There's a vast difference between the hype and the reality when it comes to building online marketplaces, according to attendees at a conference on business-to-business applications that's being held here this week.
The Web remains years away from realizing its full potential as a corporate business tool, despite all the publicity about supply chain efficiencies that companies can get by investing in online exchanges and private business-to-business integration projects, said speakers at the conference, which is being sponsored by The Delphi Group, a Boston-based consulting firm.
In fact, most companies venturing on to the Web to do business are likely to fail, said Shikar Ghosh, president of Internet portal vendor iBelong Inc. in Waltham, Massachusetts. Poker games provide better odds of success, Ghosh said yesterday.
Moreover, he added, the companies that do realize supply chain savings by using the Web -- Round Rock, Texas-based Dell Computer Corp., for example -- often also see the profit margins of their products shrink. That offsets much of the expense reduction, Ghosh said.
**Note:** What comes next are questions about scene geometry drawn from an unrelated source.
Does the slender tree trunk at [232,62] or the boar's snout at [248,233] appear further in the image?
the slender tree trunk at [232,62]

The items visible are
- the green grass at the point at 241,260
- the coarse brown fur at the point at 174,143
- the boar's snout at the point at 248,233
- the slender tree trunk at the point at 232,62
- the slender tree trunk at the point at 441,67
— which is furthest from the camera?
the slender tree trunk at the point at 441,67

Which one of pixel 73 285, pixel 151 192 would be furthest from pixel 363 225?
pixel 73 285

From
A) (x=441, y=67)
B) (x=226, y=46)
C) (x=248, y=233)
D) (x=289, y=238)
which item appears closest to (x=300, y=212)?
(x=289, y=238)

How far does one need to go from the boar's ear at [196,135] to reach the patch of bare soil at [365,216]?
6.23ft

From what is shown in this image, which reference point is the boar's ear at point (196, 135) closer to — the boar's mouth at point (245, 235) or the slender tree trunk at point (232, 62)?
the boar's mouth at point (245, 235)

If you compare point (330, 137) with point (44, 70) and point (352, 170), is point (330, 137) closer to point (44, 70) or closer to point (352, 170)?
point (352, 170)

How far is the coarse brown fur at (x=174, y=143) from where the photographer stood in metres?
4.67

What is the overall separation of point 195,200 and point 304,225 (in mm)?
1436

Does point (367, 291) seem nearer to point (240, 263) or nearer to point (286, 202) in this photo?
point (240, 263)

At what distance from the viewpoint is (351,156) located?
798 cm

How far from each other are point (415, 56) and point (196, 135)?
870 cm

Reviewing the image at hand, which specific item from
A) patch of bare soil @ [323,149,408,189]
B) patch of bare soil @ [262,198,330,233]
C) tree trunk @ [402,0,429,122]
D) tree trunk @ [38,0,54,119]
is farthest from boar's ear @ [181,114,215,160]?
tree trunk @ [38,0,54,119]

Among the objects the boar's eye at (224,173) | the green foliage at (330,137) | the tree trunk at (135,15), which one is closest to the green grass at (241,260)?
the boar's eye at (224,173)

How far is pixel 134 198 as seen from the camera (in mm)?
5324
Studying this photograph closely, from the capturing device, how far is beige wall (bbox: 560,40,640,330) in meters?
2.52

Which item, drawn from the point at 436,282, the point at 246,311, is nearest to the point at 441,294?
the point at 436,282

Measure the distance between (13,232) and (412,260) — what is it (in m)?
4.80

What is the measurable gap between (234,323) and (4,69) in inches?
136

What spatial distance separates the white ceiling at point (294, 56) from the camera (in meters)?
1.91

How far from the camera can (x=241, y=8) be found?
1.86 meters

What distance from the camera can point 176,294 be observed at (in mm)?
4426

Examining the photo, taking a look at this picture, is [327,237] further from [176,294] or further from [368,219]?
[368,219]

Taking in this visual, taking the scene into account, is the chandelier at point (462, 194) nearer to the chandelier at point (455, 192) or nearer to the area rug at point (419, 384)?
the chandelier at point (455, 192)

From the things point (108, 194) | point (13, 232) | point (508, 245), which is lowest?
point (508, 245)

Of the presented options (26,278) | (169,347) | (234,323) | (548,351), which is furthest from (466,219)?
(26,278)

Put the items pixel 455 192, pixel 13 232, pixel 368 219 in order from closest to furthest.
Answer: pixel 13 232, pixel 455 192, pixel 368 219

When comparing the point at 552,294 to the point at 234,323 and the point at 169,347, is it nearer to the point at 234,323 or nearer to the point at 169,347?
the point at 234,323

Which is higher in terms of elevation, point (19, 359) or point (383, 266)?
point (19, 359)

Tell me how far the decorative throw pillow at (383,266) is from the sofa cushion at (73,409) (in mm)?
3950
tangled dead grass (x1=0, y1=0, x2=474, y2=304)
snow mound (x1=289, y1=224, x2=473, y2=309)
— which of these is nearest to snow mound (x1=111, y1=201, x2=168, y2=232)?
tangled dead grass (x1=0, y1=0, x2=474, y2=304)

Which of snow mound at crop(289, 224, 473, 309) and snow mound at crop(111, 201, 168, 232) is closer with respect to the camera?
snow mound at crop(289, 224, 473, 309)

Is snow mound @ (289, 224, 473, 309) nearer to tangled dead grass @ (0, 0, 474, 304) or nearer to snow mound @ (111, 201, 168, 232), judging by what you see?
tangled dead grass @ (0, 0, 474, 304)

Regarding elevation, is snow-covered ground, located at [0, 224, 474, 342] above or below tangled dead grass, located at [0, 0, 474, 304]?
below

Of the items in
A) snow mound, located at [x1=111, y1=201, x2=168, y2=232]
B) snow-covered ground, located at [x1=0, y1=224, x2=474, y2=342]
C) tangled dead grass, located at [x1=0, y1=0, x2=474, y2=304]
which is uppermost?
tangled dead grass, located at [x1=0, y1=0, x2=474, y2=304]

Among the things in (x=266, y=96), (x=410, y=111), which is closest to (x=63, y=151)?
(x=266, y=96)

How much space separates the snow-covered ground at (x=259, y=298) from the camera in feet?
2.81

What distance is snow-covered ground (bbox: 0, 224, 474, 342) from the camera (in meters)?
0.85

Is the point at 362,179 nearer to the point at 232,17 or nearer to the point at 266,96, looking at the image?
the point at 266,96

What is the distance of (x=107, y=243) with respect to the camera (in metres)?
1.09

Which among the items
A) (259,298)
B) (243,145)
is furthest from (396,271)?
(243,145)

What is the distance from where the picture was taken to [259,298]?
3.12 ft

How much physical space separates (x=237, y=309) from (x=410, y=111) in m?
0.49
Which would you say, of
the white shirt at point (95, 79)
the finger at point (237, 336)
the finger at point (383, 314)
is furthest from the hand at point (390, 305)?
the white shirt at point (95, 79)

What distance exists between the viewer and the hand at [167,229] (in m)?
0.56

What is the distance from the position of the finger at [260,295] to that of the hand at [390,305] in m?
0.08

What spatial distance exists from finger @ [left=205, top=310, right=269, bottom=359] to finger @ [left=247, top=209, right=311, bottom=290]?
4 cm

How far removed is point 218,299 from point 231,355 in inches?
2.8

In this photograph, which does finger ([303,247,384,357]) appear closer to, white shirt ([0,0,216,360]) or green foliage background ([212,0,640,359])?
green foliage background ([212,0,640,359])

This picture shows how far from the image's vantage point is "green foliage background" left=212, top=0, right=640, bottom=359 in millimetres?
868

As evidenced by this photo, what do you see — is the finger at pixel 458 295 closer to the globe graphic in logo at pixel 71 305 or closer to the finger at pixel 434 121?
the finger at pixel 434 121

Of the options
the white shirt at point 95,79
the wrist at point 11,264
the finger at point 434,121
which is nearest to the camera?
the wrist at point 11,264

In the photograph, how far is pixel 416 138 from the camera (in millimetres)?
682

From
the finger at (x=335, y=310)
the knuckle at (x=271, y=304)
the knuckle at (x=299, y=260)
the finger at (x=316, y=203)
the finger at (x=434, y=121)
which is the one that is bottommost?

Illustrating the dangers that lurk on the Web, Ravi Kalakota, chairman of Atlanta-based Hsupply.com, announced during a speech at the conference that the 11-month-old business-to-business exchange for companies in the hospitality industry had just gone out of business.
Hsupply.com, which had 90 employees, had managed to sign up 400 hotels to use its online marketplace. But getting an exchange to function profitably is tricky and expensive, Kalakota said. For example, he noted, HSupply.com's systems required a large amount of human intervention on the back end to process invoices and orders for customers.
"It got really messy," Kalakota said. Products that are back-ordered, or orders involving multiple suppliers, also were a nightmare for the exchange to deal with, he added. Web-based technology isn't automated enough yet to handle things such as reconciling invoices and orders, a situation that forced Hsupply.com to hire 15 accounting workers to manually handle orders and calculate the relevant state, county and federal taxes.
In many cases, achieving the benefits of business-to-business applications ceases to be a competitive advantage and simply becomes the cost of doing business for companies, said Debin Benish, a consultant at Delta Systems Group, which is owned by Columbia Inc. in Columbia, Missouri. Technology users who don't understand that could be "in for a rude awakening," she said.